**TASK REQUIREMENTS:** From the line that contains "2018KPL春季赛总决赛 Hero久竞夺冠首捧银龙杯" through the end of the records below, write out each line exactly as it appears, but not the pictures.

**RECORD EXCERPTS:**
━━━━

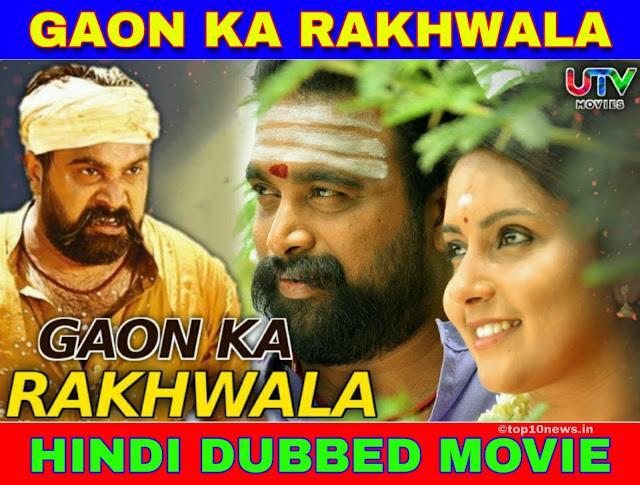 Gaon Ka Rakhwala Hindi Dubbed Full Movie Download filmywap, filmyzilla
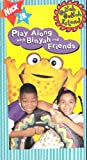 Play Along With Binyah & Friends [VHS]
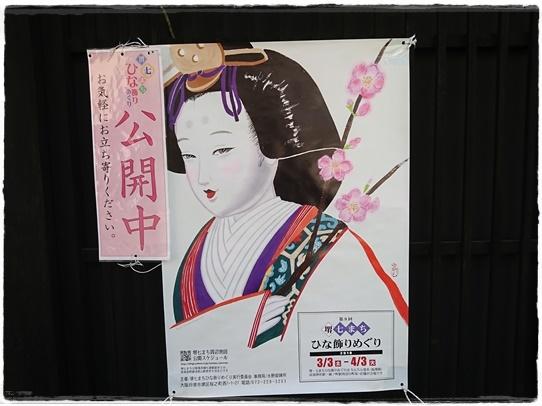 hinameguri_20180404180313d01.jpg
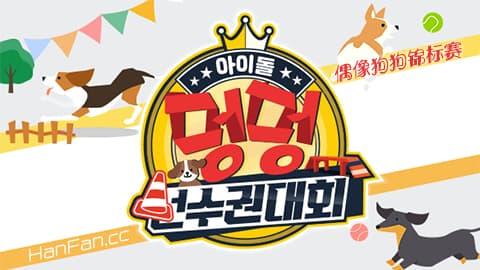 偶像狗狗锦标赛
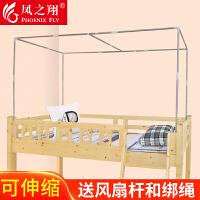 可伸缩不锈钢宿舍寝室支架学生床帘遮光布蚊帐上铺下铺床架榻榻米
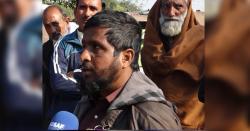 اسلام آباد کی آبپارہ مارکیٹ میں میانوالی کے معذور مزدور رمضان سے پولیس اور سی ڈی اے والے کیا سلوک کررہے ہیں؟ویڈیو دیکھیں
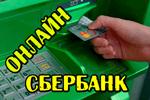 nastraivaem-i-polzuemsya-sberbank-onlaynom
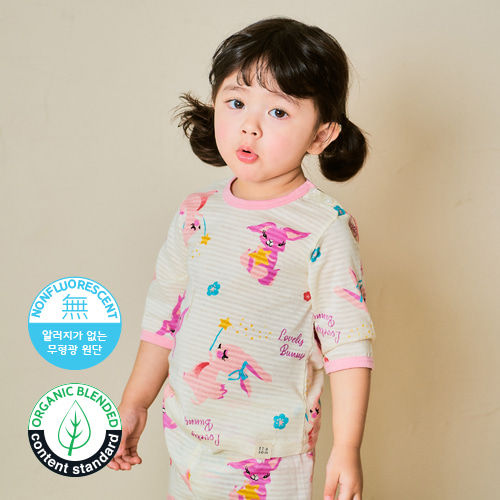TTASOM - BRAND - Korean Children Fashion - #Kfashion4kids - Fairy Rabbit Easywear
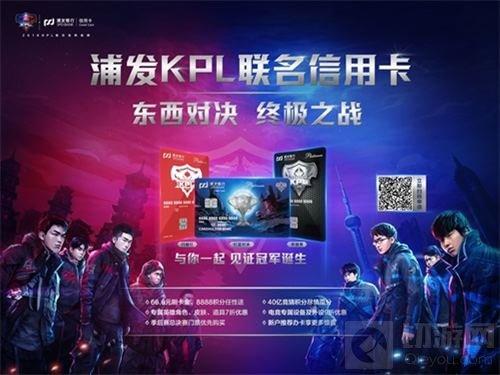2018KPL春季赛总决赛 Hero久竞夺冠首捧银龙杯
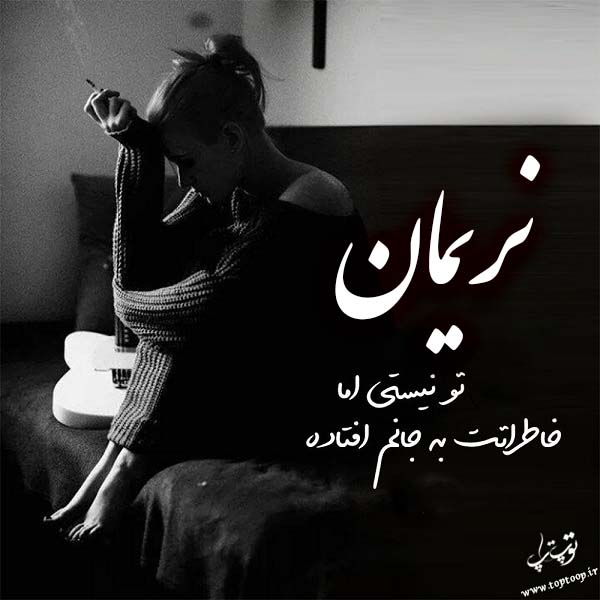 عکس نوشته غمگین اسم نریمان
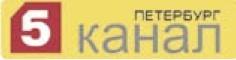 """Логотип телеканала """"5 канал""""."""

━━━━

**SOLUTION BELOW:**
2018KPL春季赛总决赛 Hero久竞夺冠首捧银龙杯
 عکس نوشته غمگین اسم نریمان
 """Логотип телеканала """"5 канал""""."""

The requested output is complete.